Strony

sobota, 7 września 2024

MALLEVS - The Hammer (2024)

 


Niby debiut z Grecji, a jakoś bardziej w tym wszystkim specyfika niemieckiej toporności i heavy metalu z lat 80. Co by nie mówić, wiem jedno. Dobrze widzieć, że powstaje tam kolejna formacja, która chce grać taki prosty, szczery heavy metal, który mocno wzorowany jest na latach 80. "The Hammer" to debiut od Mallevs, który ukazał się 6 września nakładem Floga Records.

Stylistycznie band niczym specjalnym się nie wyróżnia. Stawia na proste i sprawdzone chwyty. Stawia na zadziorne riffy i gitarowy charakter. To właśnie partie gitarowe tworzone przez Thomasa i Manosa stanowią trzon i główną atrakcję Mallevs. Panowie stawią na zadziorność, na prostotę i klimat lat 80. Nie ma w za grosz oryginalności i nie ma  w tym też przebłysku geniuszu. Ot co solidne granie oparte na oklepanych patentach. Troszkę problem w tym, że ciężko o jakiś powiew świeżości czy element zaskoczenia. Najsłabszym ogniwem zespołu jest specyficzny wokalista Panos Takos. O ile górne rejestry mu wychodzą, o tyle w niższych niczym specjalnym nie przyciąga. Brzmi jak słabsza wersja Blaze Bayley'a. Samo brzmienie też dopasowane do stylistyki i klimatu płyty. Jest troszkę szorstkie i przybrudzone.

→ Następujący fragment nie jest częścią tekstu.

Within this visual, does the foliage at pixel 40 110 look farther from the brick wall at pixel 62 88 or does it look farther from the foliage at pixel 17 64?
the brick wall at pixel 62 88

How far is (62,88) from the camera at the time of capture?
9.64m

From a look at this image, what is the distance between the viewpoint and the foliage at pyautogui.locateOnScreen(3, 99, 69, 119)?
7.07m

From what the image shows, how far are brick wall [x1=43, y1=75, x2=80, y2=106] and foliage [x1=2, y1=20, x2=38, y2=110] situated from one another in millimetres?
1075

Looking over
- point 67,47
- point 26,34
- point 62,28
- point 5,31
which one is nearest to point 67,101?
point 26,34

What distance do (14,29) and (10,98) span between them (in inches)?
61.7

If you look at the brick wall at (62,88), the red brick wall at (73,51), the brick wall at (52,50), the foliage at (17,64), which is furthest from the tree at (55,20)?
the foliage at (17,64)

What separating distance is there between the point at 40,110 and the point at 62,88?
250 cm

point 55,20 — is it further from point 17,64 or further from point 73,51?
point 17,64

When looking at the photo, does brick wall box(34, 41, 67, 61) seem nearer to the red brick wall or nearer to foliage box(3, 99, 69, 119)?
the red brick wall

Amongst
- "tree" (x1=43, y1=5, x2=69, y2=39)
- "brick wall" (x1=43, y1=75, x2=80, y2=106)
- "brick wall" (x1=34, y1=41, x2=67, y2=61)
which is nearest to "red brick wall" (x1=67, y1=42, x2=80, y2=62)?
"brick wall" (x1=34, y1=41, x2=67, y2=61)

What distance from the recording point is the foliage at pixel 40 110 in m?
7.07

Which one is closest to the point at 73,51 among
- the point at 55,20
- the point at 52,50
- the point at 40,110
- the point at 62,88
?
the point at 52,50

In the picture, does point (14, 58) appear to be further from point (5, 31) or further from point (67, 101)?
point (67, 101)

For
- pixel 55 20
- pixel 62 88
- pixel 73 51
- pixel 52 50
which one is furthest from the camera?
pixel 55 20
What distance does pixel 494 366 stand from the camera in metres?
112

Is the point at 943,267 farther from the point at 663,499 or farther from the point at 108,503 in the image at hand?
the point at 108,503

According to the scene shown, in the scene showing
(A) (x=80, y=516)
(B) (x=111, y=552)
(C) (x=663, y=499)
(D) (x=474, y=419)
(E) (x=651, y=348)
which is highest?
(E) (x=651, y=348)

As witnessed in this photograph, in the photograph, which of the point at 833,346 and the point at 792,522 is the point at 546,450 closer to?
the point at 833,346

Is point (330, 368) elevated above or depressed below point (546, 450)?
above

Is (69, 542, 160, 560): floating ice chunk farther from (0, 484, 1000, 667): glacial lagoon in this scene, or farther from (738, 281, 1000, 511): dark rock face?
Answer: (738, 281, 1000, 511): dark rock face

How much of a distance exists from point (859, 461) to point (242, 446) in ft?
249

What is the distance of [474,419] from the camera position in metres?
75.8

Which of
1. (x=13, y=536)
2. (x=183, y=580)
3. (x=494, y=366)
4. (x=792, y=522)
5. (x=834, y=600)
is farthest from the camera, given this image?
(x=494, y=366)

Sam materiał zawiera kilka godnych uwagi utworów i taki "Fire and Blade" do nich należy. Klasyczny heavy metal, w który dzieli i rządzi melodyjność i solidny riff.  Jeszcze ciekawszy jest agresywny i bardziej dynamiczny "Barricade Of Steel". Bardziej klimatyczny i epicki wydaje się być "Black Abyss" jednak mrok wszystko przyćmiewa. Zabrakło tutaj też pomysłu na ciekawy motyw przewodni. Coś z Manilla Road czy omen słychać w stonowanym "Hydra of Lerna" i znów potencjał na coś większego, a dostajemy solidny heavy metal i nic ponadto. Najlepszy na płycie wydaje się być energiczny i dopracowany "Astral Plains".

Okładka narobiła smaka na coś wielkiego i godnego zapamiętania. Niestety tak się nie stało. W zamian za trochę naszego czasu dostajemy solidny heavy metal, który jest bardzo rzemieślniczy. Nie ma w tym za wiele, co by utkwiło w głowie znacznie dłużej. Płyta do posłuchania i zapomnienia.